YOUR OBJECTIVE: Print everything below, word for word, from the line containing "Taking point 13,103" down to the line containing "14.0 inches", including both of those lines.

---- DATASET EXCERPTS

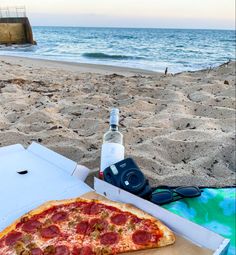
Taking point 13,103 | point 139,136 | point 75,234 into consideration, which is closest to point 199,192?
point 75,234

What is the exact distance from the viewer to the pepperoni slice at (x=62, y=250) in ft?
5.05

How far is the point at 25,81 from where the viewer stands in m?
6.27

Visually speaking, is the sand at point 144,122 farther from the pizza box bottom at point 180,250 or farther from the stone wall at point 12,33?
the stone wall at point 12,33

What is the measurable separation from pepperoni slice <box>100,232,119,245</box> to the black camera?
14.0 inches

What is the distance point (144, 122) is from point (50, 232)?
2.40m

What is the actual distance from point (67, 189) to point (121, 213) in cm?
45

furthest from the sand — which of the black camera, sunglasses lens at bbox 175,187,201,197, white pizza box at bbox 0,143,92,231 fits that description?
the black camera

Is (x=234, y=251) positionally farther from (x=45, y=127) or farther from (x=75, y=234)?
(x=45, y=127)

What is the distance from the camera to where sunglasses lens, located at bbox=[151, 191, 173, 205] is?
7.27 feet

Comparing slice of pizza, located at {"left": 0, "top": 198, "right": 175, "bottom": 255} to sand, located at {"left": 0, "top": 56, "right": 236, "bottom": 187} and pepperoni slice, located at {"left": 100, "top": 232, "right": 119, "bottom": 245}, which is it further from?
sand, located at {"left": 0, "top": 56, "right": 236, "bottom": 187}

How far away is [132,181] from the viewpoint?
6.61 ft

--------
---- DATASET EXCERPTS

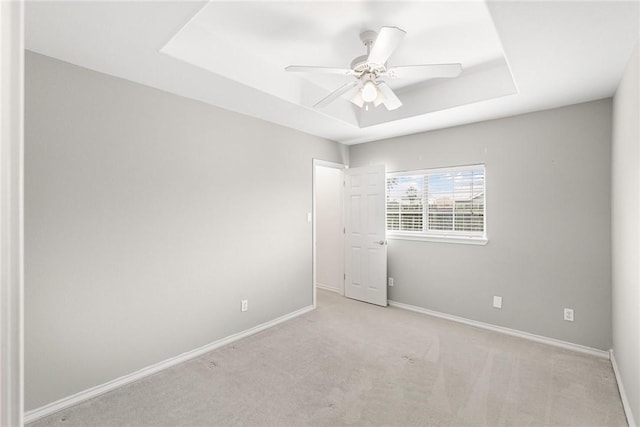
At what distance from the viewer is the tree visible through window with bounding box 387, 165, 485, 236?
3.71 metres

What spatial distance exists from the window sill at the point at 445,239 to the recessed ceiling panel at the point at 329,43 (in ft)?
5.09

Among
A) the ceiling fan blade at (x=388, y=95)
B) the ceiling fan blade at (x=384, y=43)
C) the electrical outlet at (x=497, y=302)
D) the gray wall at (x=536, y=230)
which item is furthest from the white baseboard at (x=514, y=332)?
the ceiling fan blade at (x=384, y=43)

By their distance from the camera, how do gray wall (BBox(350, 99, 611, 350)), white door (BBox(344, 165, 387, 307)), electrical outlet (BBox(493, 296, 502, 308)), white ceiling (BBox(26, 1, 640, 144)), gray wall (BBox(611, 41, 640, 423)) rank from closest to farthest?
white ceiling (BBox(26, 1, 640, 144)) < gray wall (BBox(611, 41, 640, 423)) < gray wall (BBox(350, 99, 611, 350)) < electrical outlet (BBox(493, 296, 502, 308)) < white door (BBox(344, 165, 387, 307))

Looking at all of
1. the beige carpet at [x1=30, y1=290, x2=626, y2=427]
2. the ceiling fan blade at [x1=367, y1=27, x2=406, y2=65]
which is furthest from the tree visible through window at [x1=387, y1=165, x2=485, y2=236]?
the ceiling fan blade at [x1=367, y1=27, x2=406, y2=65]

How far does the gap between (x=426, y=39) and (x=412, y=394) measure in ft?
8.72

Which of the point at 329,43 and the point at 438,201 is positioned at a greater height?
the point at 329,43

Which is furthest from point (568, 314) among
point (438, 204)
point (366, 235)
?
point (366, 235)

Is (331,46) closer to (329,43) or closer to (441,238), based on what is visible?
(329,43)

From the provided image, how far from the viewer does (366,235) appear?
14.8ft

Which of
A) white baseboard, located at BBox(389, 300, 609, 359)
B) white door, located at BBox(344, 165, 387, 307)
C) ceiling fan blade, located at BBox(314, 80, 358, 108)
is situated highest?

--------

THE COMPLETED TASK:
Taking point 13,103 | point 139,136 | point 75,234 into consideration, which is closest to point 199,192?
point 75,234

What is the exact distance from the viewer to the pepperoni slice at (x=62, y=250) in ft?
5.05

How far is the point at 25,81 from where the viewer stands in m?
6.27

Visually speaking, is the sand at point 144,122 farther from the pizza box bottom at point 180,250 or farther from the stone wall at point 12,33?
the stone wall at point 12,33

What is the measurable separation from pepperoni slice <box>100,232,119,245</box> to the black camera?
14.0 inches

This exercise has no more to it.